SCITUNE: Aligning Large Language Models with Human-Curated Scientific Multimodal Instructions
- BATTELLE (PACIFIC NW LAB)
Instruction finetuning is a popular paradigm to align large language models (LLM) with human intent. Despite its popularity, this idea is less explored in improving the LLMs to align existing foundation models with scientific disciplines, concepts and goals. In this work, we present SciTune as a tuning framework to improve the ability of LLMs to follow scientific multimodal instructions.
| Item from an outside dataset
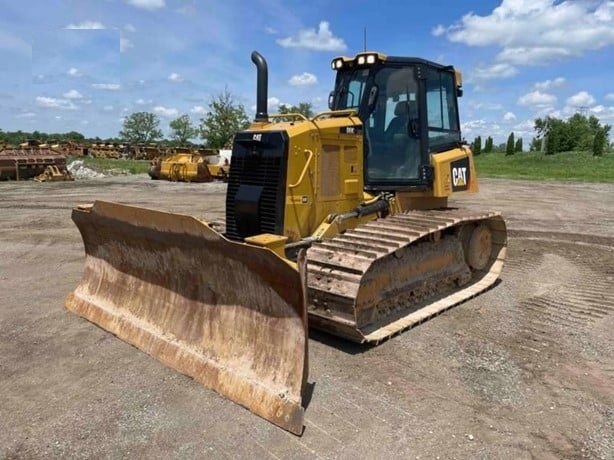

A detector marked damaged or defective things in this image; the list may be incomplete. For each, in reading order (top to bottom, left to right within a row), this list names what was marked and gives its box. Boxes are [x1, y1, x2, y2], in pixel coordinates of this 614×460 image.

rusty dozer blade [65, 201, 310, 434]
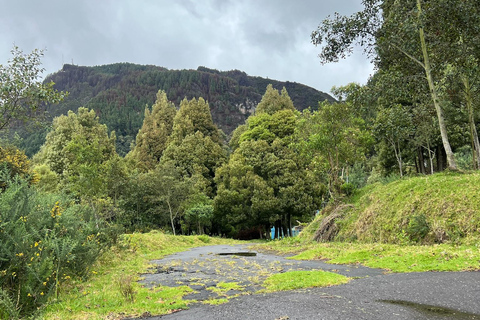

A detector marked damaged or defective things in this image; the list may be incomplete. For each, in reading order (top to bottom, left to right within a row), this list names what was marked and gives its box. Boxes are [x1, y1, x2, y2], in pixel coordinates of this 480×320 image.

cracked asphalt [137, 244, 478, 318]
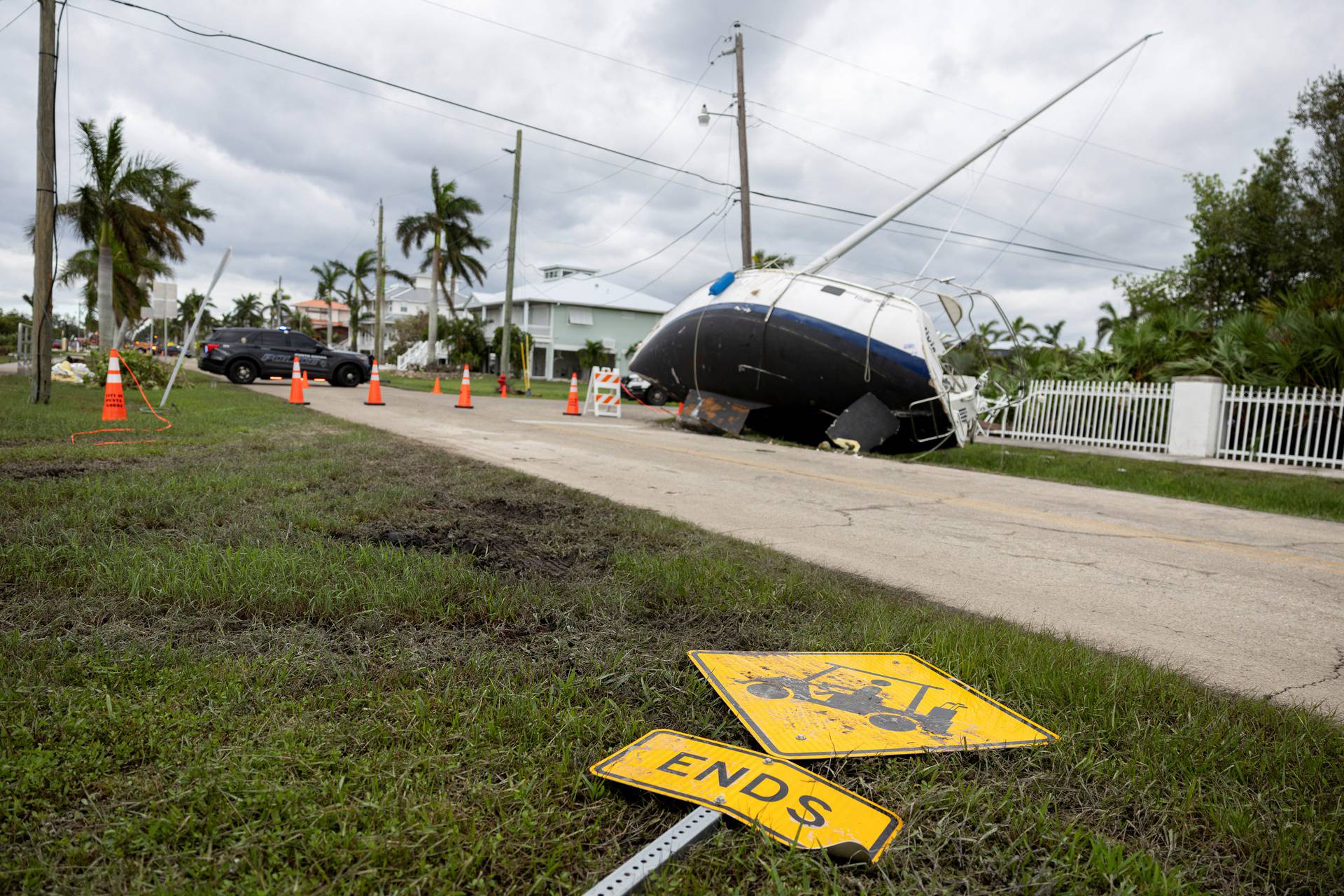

To test our methodology, we use a human-generated scientific instruction tuning dataset and train a large multimodal model LLaMA-SciTune that connects a vision encoder and LLM for science-focused visual and language understanding. LLaMA-SciTune significantly outperforms the state-of-the-art models in the generated figure types and captions in multiple scientific multimodal benchmarks. In comparison to the models that are fine-tuned with machine generated data only, LLaMA-SciTune surpasses human performance on average and in many sub-categories on the ScienceQA benchmark.
- Research Organization:
- Pacific Northwest National Laboratory (PNNL), Richland, WA (United States)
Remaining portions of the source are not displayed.